Due to overlapping transmission routes, many HIV positive people are coinfected with hepatitis C virus (HCV). Studies have shown that HIV/HCV coinfected patients tend to experience more rapid liver disease progression and do not respond as well to interferon-based therapy. But progression is highly variable, and researchers continue to learn more about factors that influence the course of disease.

As described in the June 13, 2011, advance online edition of AIDS, Monica García-Álvarez and colleagues investigated whether mitochondrial DNA (mtDNA) variations, or polymorphisms, influence liver fibrosis progression in HIV/HCV coinfected patients.

The researchers examined associations between European haplogroups and liver disease outcomes. Haplotypes are sets of DNA sequences at different chromosome locations that are associated with each other or are transmitted together. Haplogroups are sets of haplotypes that share a common ancestor. Haplogroup research often focuses on mtDNA, which is inherited solely from the mother.

The present cross-sectional study included 231 participants in Spain who underwent genotyping, or analysis of their genetic pattern. (This study looked at human genotypes, not viral genotypes, which are used to assess drug resistance or, in the case of HCV, likelihood of treatment response.)

A recent study of the European population found that the most common haplogroups were H (41%) and U (21%); the distribution of mtDNA haplogroups in the present analysis was generally similar to that seen in other studies of Europeans and HIV positive Caucasians, except for a lower frequency of haplogroups Uk and X among HIV/HCV coinfected patients compared with healthy controls, which the authors suggested could be due to chance.

Liver fibrosis was estimated based on the Metavir scale and fibrosis progression rate was calculated by dividing the fibrosis stage (F0 to F4) by the estimated duration of HCV infection.

Results

The major haplogroup HV was significantly associated with reduced risk of disease progression:
 
Advanced liver fibrosis: odds ratios (OR) 0.35, or about one-third as likely;
Cirrhosis: OR 0.16, or 84% risk reduction;
High fibrosis progression rate: OR 0.43.
Within the major haplogroup HV, sub-haplogroup H was also significantly associated with less progression:
 
Advanced fibrosis: OR 0.40;
Cirrhosis: OR 0.14;
High fibrosis progression rate: OR 0.47, or about half the risk.
In contrast, however, the closely related major haplogroup U was significantly associated with increased risk of cirrhosis (OR 5.25, or more than 5 times higher).
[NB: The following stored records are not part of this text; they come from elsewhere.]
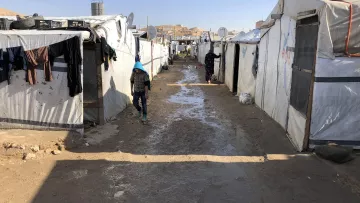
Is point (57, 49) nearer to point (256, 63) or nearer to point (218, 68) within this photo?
point (256, 63)

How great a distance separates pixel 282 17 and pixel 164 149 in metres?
4.41

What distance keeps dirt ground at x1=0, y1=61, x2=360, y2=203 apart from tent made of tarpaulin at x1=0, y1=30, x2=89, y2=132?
719 mm

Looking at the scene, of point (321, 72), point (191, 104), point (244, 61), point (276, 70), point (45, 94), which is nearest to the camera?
point (321, 72)

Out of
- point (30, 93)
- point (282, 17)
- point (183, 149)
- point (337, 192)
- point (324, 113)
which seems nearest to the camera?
point (337, 192)

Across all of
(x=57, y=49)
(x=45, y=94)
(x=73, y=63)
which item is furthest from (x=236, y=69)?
(x=45, y=94)

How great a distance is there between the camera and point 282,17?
24.8 ft

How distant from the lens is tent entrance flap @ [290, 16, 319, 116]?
5.55 m

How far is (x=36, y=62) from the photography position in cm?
633

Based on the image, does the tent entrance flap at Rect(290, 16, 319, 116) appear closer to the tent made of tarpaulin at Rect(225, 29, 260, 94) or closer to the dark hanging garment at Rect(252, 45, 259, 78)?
the dark hanging garment at Rect(252, 45, 259, 78)

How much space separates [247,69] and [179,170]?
725 centimetres

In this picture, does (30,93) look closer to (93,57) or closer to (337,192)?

"The mtDNA haplogroups HV and H were associated with slower fibrosis progression, and the haplogroup U was associated with faster fibrosis progression in HIV/HCV coinfected patients," the study authors concluded. "These data suggest that mtDNA haplogroup may play a significant role in liver fibrogenesis during HCV infection."
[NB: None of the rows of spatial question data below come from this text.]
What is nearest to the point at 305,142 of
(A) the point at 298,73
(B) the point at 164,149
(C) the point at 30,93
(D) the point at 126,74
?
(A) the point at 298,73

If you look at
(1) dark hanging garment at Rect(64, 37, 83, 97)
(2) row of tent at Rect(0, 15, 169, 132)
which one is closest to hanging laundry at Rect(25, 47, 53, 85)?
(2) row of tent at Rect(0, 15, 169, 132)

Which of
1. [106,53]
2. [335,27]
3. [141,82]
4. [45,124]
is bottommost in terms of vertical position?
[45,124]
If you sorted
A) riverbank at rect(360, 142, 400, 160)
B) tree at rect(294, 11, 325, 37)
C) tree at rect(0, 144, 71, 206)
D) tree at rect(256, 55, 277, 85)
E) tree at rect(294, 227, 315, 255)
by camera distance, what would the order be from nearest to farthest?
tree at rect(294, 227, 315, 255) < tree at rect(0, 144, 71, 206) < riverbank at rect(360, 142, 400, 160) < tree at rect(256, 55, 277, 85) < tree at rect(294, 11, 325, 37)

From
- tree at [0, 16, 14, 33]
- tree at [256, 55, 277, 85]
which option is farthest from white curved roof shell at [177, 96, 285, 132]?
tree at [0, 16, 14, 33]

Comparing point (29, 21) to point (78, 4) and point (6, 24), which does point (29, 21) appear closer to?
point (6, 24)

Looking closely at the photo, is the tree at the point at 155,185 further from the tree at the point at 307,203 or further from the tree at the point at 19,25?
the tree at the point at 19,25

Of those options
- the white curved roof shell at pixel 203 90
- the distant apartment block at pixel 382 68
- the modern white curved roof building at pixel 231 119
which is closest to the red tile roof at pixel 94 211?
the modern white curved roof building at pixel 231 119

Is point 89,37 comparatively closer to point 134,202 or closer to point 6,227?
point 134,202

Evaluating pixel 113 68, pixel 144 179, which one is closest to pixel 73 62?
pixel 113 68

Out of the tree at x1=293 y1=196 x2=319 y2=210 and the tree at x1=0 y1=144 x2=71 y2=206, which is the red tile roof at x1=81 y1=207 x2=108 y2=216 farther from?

The researchers suggested that differences in cellular energy production and metabolism between the haplogroups -- such as variations in production of ATP and reactive oxygen species -- might help explain the association with fibrosis, but the link is not straightforward.
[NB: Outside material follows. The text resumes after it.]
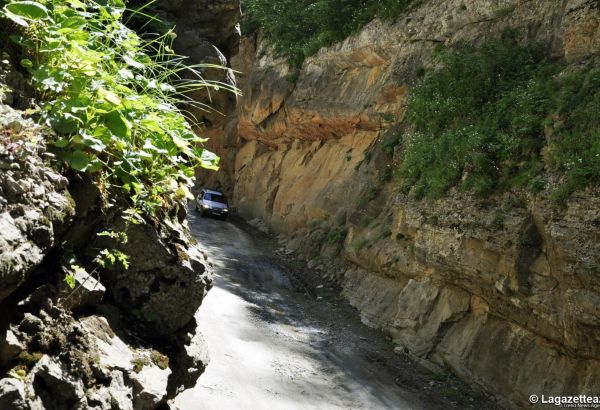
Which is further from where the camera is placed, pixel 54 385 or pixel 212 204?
pixel 212 204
Investigator affiliations: Laboratory of Molecular Epidemiology of Infectious Diseases and Laboratory of Mitochondrial Diseases, National Centre of Microbiology, Instituto de Salud Carlos III, Majadahonda, Madrid. Spain; Infectious Diseases-HIV Unit, Internal Medicine Department, and Pathology Department, Hospital General Universitario "Gregorio Marañón," Madrid, Spain.

6/21/11

Reference
M García-Álvarez, M Guzmán-Fulgencio, J Berenguer, et al. European mitochondrial DNA haplogroups and liver fibrosis in human immunodeficiency virus and hepatitis C virus coinfected patients. AIDS (abstract). June 13, 2011 (Epub ahead of print).